けれど、一つだけ、理不尽な文句をつけさせて貰うのなら。
「カラスはかっこういいから、すぐわかるよ」
「なるほど……?」
これはどうにかならないのだろうか。
「つぐみちゃん、窓の近くは怖くないかしら?」
「いえ! こわいって、たのしいです!」
「そう、なのね」
恐怖を楽しむ感覚。
カラスとヘビはまだしも、か、か……あの緑色の悪魔を可愛いと言い切る感性。
子供らしからぬ演技については人のことを言えないので置いておくとしても、散見されるこれらの“鶫さん”っぽさはなんなのだろうか?

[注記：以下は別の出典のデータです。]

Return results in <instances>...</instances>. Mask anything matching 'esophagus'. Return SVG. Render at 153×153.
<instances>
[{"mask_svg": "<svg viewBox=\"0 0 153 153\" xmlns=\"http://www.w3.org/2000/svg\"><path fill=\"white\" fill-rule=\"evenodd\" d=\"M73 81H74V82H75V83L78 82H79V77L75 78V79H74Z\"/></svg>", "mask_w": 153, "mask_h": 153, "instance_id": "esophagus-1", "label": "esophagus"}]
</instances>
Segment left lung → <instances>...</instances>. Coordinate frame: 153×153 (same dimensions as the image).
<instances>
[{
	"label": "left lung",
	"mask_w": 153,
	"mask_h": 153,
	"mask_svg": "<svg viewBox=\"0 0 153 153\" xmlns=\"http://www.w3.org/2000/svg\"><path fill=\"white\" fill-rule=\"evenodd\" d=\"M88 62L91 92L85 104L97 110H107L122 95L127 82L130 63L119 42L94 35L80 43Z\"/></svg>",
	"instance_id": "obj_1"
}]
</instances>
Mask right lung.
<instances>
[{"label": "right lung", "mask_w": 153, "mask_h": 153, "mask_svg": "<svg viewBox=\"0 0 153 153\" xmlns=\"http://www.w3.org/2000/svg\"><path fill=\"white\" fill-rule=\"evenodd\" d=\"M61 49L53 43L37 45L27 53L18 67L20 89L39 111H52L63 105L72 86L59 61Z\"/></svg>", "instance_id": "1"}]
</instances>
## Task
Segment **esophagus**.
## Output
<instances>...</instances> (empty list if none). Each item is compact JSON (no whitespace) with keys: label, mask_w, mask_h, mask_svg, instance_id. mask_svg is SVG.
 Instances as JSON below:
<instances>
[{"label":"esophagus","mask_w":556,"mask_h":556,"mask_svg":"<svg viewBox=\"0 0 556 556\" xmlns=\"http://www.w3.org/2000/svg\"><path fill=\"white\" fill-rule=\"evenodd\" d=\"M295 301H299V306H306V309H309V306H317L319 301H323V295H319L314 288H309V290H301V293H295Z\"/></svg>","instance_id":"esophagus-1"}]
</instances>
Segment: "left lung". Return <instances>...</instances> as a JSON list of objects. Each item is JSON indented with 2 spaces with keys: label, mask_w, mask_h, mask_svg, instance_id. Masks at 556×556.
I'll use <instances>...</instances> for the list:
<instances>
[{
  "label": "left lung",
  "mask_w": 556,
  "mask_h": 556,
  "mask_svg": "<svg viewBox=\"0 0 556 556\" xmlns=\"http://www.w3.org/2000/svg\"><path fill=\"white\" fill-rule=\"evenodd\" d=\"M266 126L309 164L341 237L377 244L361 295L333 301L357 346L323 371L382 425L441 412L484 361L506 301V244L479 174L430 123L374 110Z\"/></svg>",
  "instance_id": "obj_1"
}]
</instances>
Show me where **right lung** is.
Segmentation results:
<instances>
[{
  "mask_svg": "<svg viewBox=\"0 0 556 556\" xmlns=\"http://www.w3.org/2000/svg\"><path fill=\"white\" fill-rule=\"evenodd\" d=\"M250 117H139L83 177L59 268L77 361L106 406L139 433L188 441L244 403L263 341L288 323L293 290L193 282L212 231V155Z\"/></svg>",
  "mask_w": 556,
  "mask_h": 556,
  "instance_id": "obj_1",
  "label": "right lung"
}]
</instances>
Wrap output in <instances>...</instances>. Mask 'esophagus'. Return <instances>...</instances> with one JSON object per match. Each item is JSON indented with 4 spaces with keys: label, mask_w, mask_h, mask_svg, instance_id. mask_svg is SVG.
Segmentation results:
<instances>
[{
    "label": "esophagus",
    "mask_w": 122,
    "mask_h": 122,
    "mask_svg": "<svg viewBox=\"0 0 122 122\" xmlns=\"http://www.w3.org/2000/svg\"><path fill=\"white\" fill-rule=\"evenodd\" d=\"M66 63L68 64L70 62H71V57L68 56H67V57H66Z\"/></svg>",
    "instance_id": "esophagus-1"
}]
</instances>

あり得ないとは思うけれど、こう、魂とかが生まれ変わって、鶫さんの意識や意思はなくとも似たような感覚を持っています、とか言われてしまったらどうしよう。そんな風に考えさせられるこの子の言動に、ずっと、ドキドキとさせられていた。
(深淵から根強く見守ってくれている鶫さん。どうか、そんな訳がないと笑ってくれませんか?)
生まれ変わりなんていうファンタジーはあり得ない。そして、尊敬する心は持ち続けても、縋りはしないと決めたばかりなのだ。その誓いを破る気は毛頭ない。なにより、私自身の傲慢で振り回した、可愛い弟子のためにも。
ただ、こう、だからこそ揺さぶるのはやめて欲しいのだけれど、それが理不尽な願いであるということも、重々承知していることだ。彼女はただ、友達との初めての街ぶらロケに興奮しているだけの、無邪気な少女なのだから。
それに。
「ほら、つぐみ、ガラス床」
「えっ、あ、まって」
凛が先にガラス床に乗り、つぐみちゃんを手招きする。さすがにガラス床は躊躇うのか、つぐみちゃんは踏み出すのを躊躇っていた。
「あの、おうかさん」
おそるおそる。そんな様子で私を見上げるつぐみちゃん。スカイツリーから見える青空よりも鮮やかな瞳が、躊躇うように揺れていた。
「手をにぎってもらっても、良いですか?」
「――ええ、もちろん」
そう、それに、だ。鶫さんはこんな殊勝で可愛いことは言わない。それだけは断言できる。
つぐみちゃんの手を握って、安心させてあげる。これでもう大丈夫――ちょっと待って、これってもしかして私も一緒に乗る流れ? 待って、私もあまり高いところが得意というわけではな……あっ。
「おうかさん?」
「――――――――――良い眺めね」
「はいっ、のってみると、たのしいです!」
本当に、ええ、もう、どうにでもなって。
そんな感想と一緒に、胸中に湧き上がるのは“幸先が不安”という五文字。
どうにか私の演技が剥がれないよう、無事に撮影が終わりますように。
私はただ胸の中で、深淵の鶫さんにそう願った。